Corps démembrés, espaces étouffants, désordre chaotique... L'état des corps donne une idée de l'état psychique du trauma, quelle qu'en soit l'origine. Les mots de Ferenczi résonnent fort en moi quand je regarde certaines oeuvres: "commotion psychique", "sidération", "fragmentation psychique" avec les conséquences parfois de destruction, de "clivage" ou "d'autotomie" (c'est à dire de coupure, de séparation d'une partie du psychisme du sujet comme une partie du corps qui se détacherait)... Ci-contre, la lithographie de Max Beckmann intitulée "La nuit", 1919.

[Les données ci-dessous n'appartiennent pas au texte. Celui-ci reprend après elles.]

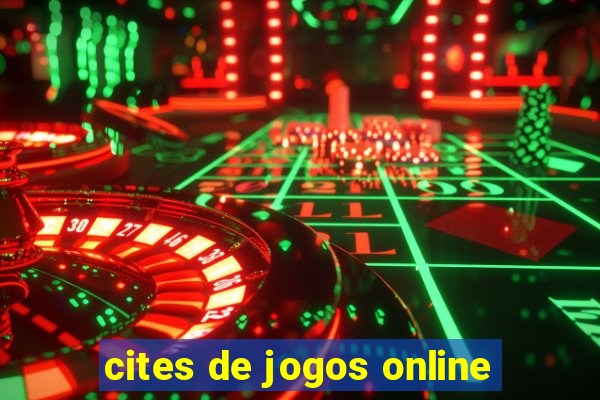 cites de jogos online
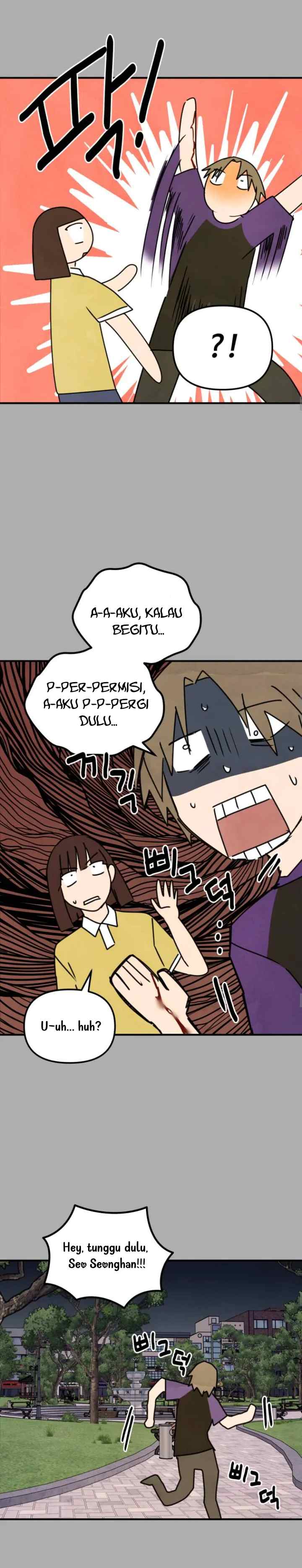 We Are Waiting For You! chapter 48 halaman 5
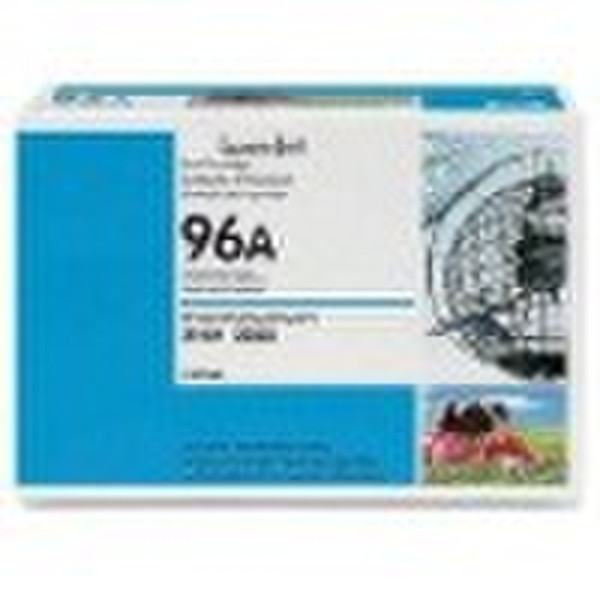 LaserJet q4096A Black Print Cartridge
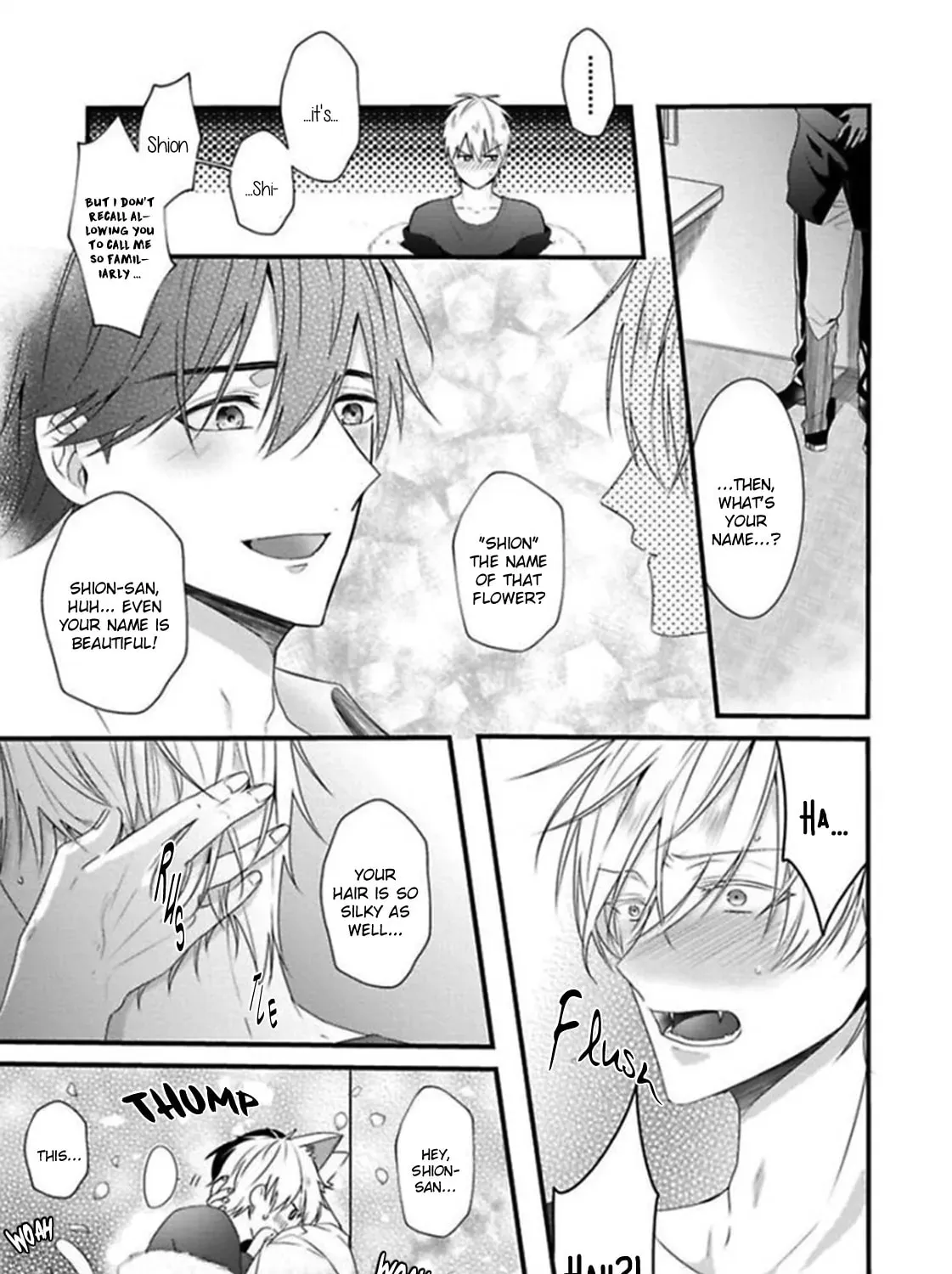 Geboku-sama no Iu Toori Chapter 1 page 34 - 
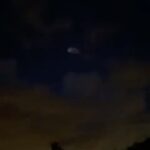 Alexandre Garcia Instagram - As filhas de meu sobrinho registraram do quintal da casa, ao norte de Orlando, mais um passo da humanidade: a decolagem da SpaceX. Vizinhas da História.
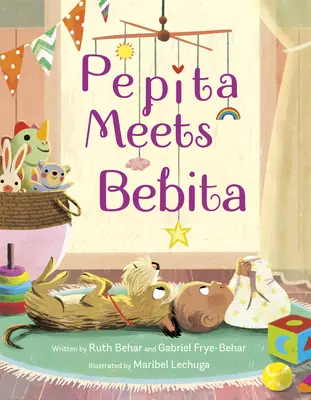 Pepita potkává Bebitu - Pepita Meets Bebita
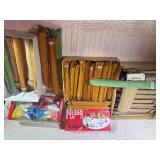 All new- Music Classroom LOT – Aulos Recorders, Handbells, Cases & Accessories – Bulk Set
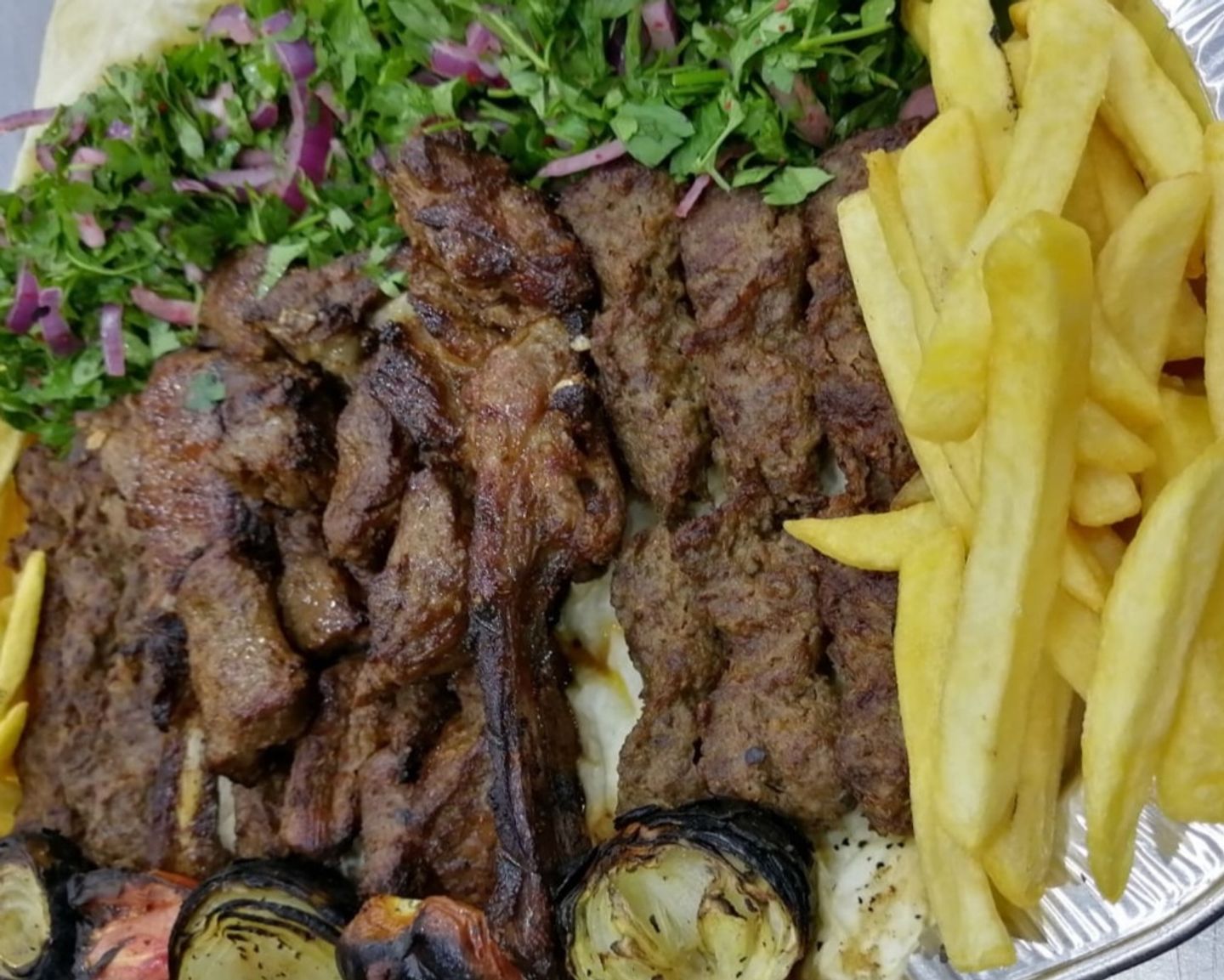 مشكل لحم - نفر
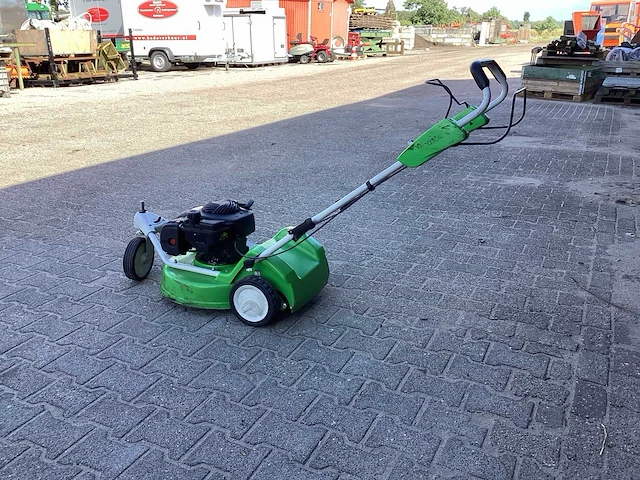 Viking mb 3 rtx grasmaaier - afbeelding 4 van  8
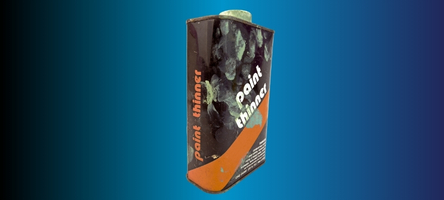 Paint Thinner - Alpha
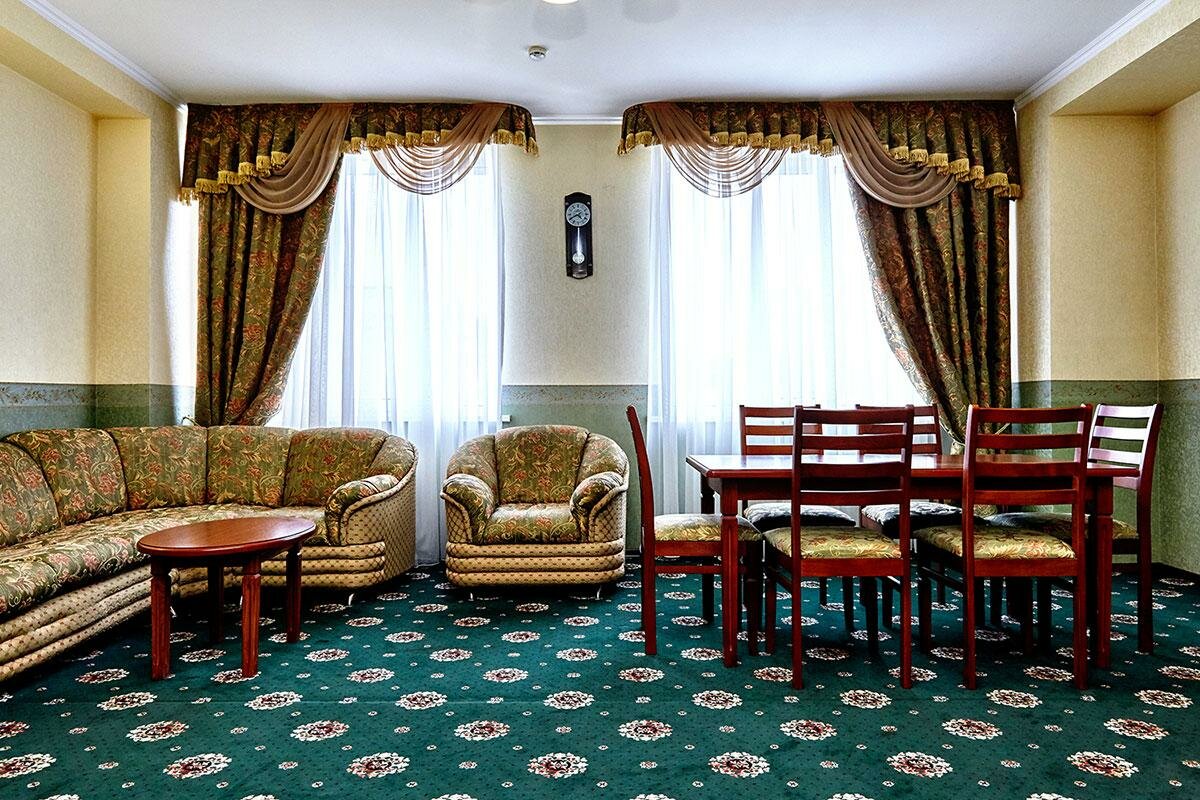 Гостиница Партнер Краснодар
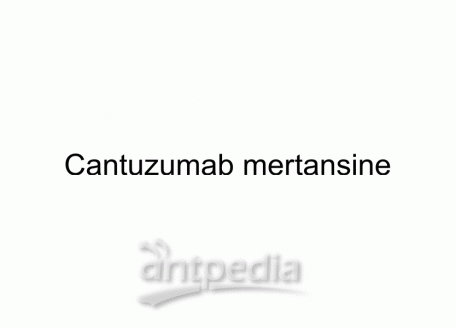 Cantuzumab mertansine | MedChemExpress (MCE)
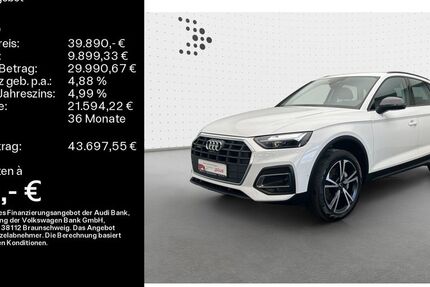 Audi Q5 14.200 km 38.280 &euro; Hofheim 65719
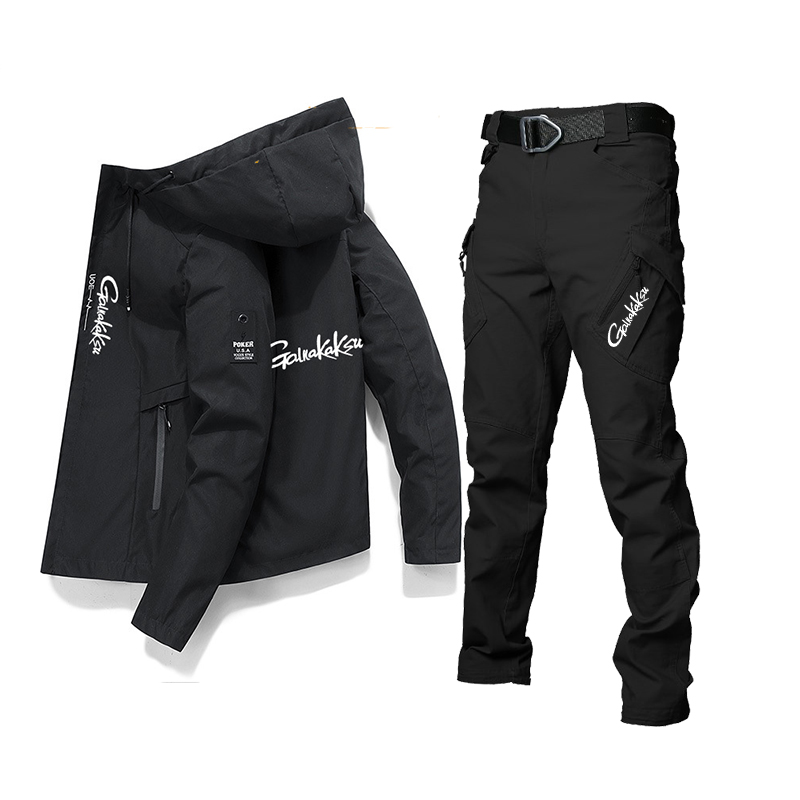 Spring Summer Outdoor Sports W - مراجعة Fishing Jacket Waterproof وسعره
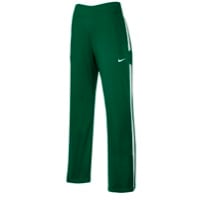 Nike Team Overtime Pants - Women's - Dark Green / White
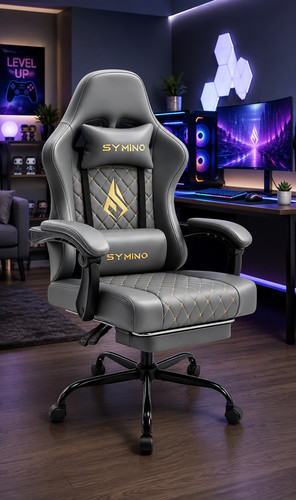 Symino gaming chair with - symino,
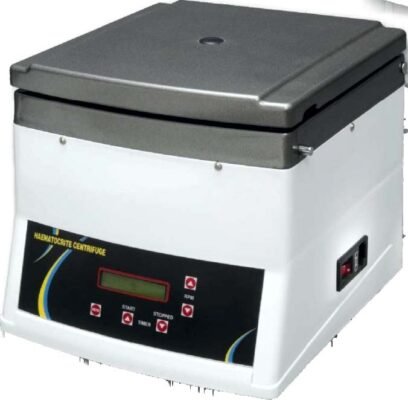LABWAN Hematocrit Centrifuge LHC-15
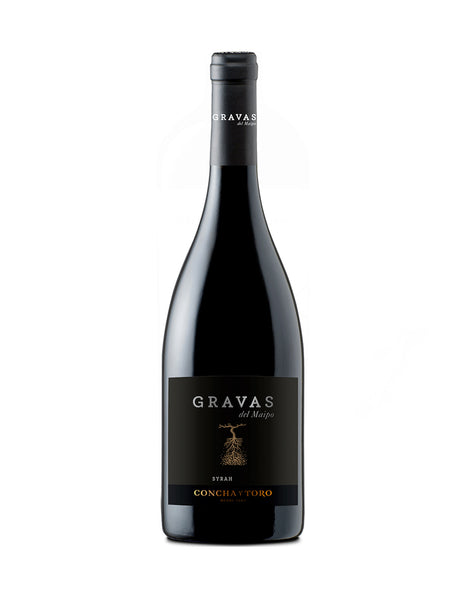 ワイン CONCHA Y TORO GRAVAS del Maipo Buy Concha y Toro Gravas del Maipo Syrah | ZYN.ca - ZYN THE WINE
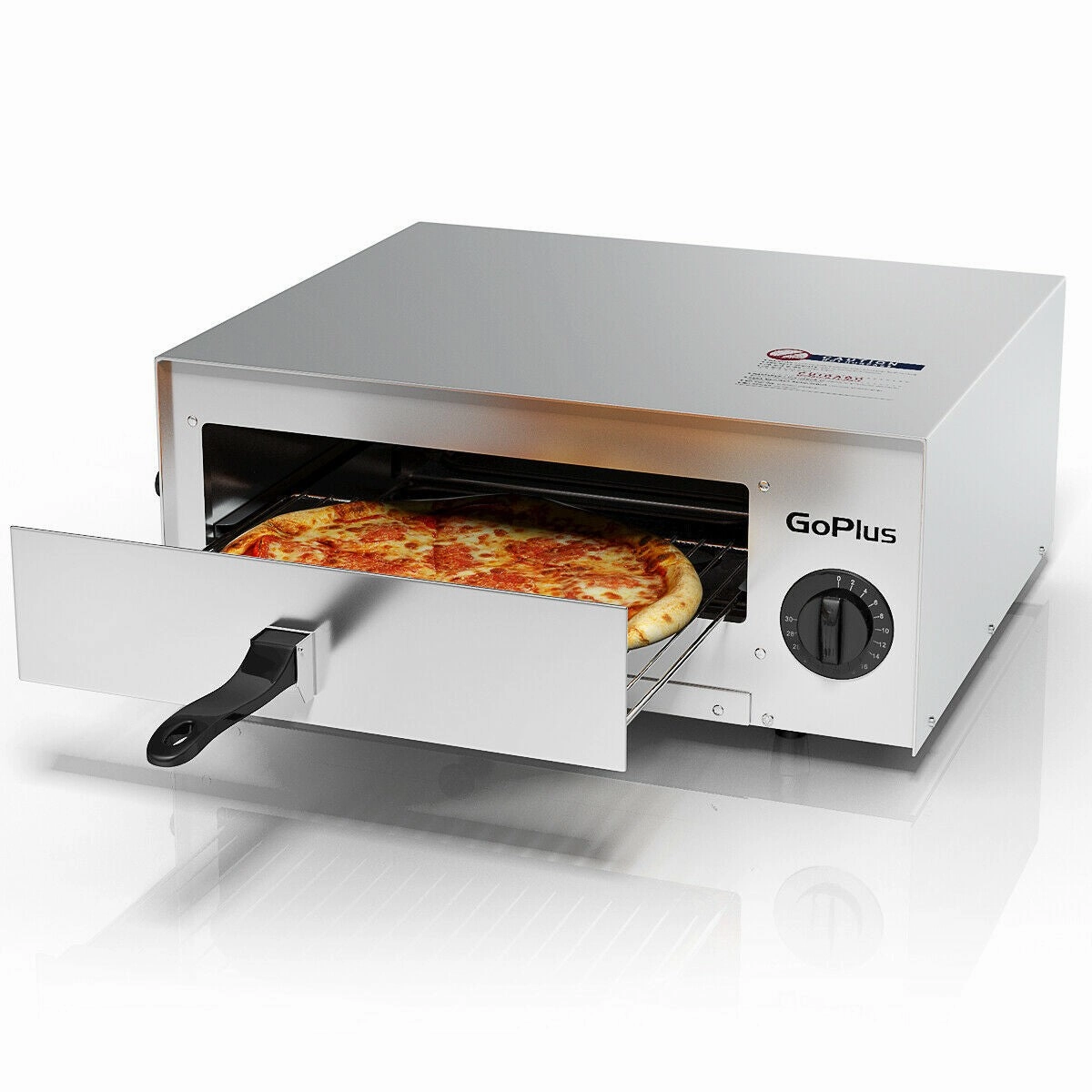 Giantex Pizza Bake Oven Kitchen Pizza Toaster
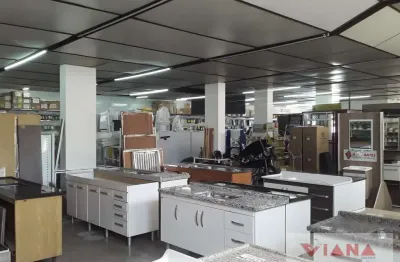 Casa comercial à venda no Jardim do Mar, São Bernardo do Campo 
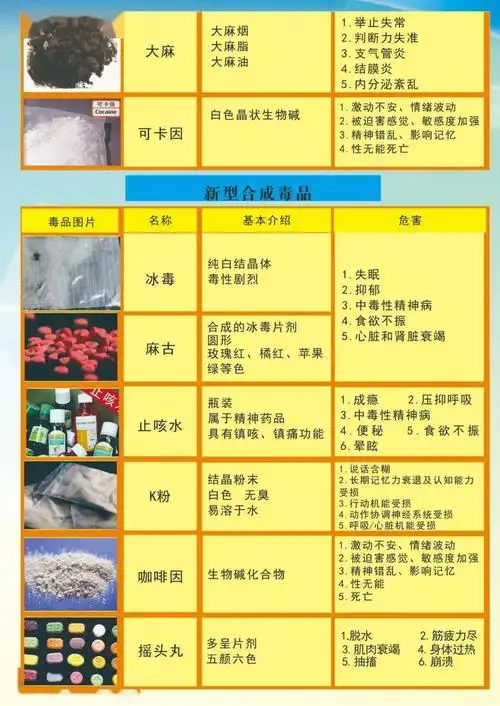 毒品危害有多大损伤的不仅是大脑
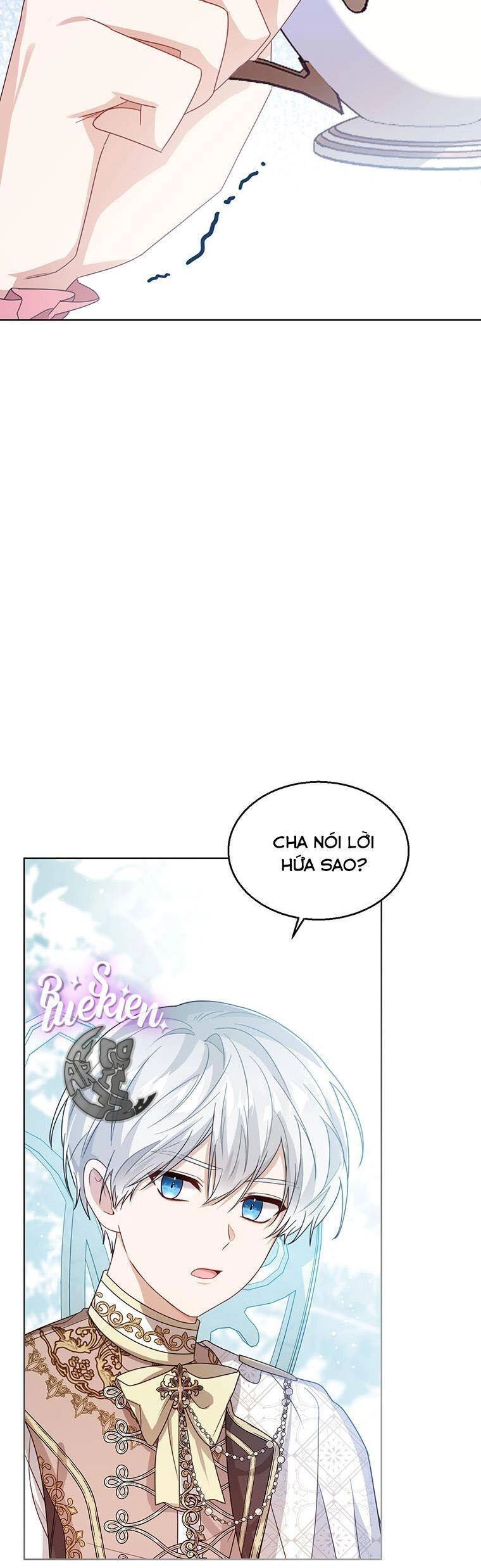 Công Chúa Bé Con Nhìn Vào Cửa Sổ Trạng Thái Chapter 35 - 48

Par rapport à la guerre, les artistes se donnent, créent, honorent, dénoncent, traduisent. Leurs positionnements sont multiples. Certains transfigurent les héros, notamment à l'époque de Napoléon, d'autres, plus près de nous, "chargent" la guerre, se moquent, la tournent en dérision, comme ceux qui dessinent dans les journaux anarchistes. Entre ces deux extrêmes, toute la gamme des affects et des pulsions transformés dans la création.


Certains partent sur le front et tentent de témoigner. Otto Dix cherche à faire ressentir dans un deuxième temps ce qu'il avait déjà abordé sur le vif. Travail impressionnant de l'après-coup qui lui fait reprendre ses croquis autrement, une fois à distance du front, plusieurs années après. Ici : "Cadavre dans les barbelés", 1924, soit une dizaine d'années après les croquis pris sur le vif.


Toutes ces oeuvres exposées donnent l'impression d'un regard qui, au fil du temps, veille en permanence, et elles exposent le visiteur à toute la gamme des éprouvés multiples sollicités par cette thématique de la guerre. C'est en fait le mouvement des changements de regards sur elle que montre l'exposition avec beaucoup d'intelligence dans la scénographie.

Depuis les oeuvres prises dans l'idéalisation et s'attachant à une construction de héros comme Napoléon jusqu'aux productions d' aujourd'hui, la guerre a changé, certes, mais notre regard sur elle aussi. Certains artistes nous y ont aidés et ont toujours cherché le décalage par rapport à un discours convenu ou officiel sur la guerre. En particulier en présentant la solitude du soldat, son désarroi, son humanité et, de plus en plus au fil du temps, les difficultés des familles et de tous ceux qui subissent les conséquences de la guerre, même sans être directement combattants.


Ce mouvement se repère aussi dans les approches de la guerre faites aujourd'hui par les historiens. Décentrées désormais des héros, des gagnants et des seuls combattants, elles donnent place aux victimes, à l'arrière, au "front de l'arrière", comme ils  disent désormais, et aux après-coups des guerres. Elles prennent en compte toutes les transformations qu'elles amènent dans l'ensemble des sociétés des pays en guerre.   


Les artistes d'aujourd'hui semblent tirer enseignement de toutes les guerres dont nous sommes habités et dont nous héritons, celles dont nous avons été témoins ou participants, celles dont nous avons reçu des récits de nos parents et grands-parents, celles dont les représentations font partie de notre patrimoine culturel. Un artiste comme Yan Pei-Ming peut dire ainsi sa lecture de la guerre aujourd'hui en reprenant un tableau de Goya "tout en pensant peut-être à Tiananmen", suggère la commissaire générale de l'exposition Laurence Bertrand Dorléac.


De même, dans une pratique de psychanalyste, nous sommes parfois amenés à travailler avec l'intrication psychique de ces représentations, certaines héritées d'un patrimoine commun et mêlées aux créations fantasmatiques du sujet. Nous avons à entendre la résonance, parfois inconsciente chez le sujet, de certains signifiants surdéterminés (Cf Rue Freud, première partie).  Illustration ci-dessus: "Exécution après Goya", 2008. Le titre donné par Pei-Ming fait écho à ces autres formulations et questions universelles: comment écrire ou peindre après Auschwitz , après Hiroshima, après toutes ces catastrophes, qui rongent parfois les créateurs d'aujourd'hui.


Le Louvre-Lens offre ainsi, avec cette exposition qui s'ajoute à sa fameuse "Galerie du temps", de quoi interroger et accueillir des effets de temporalité très stimulants pour une pensée psychanalytique.  J'y reviens dans le prochain article.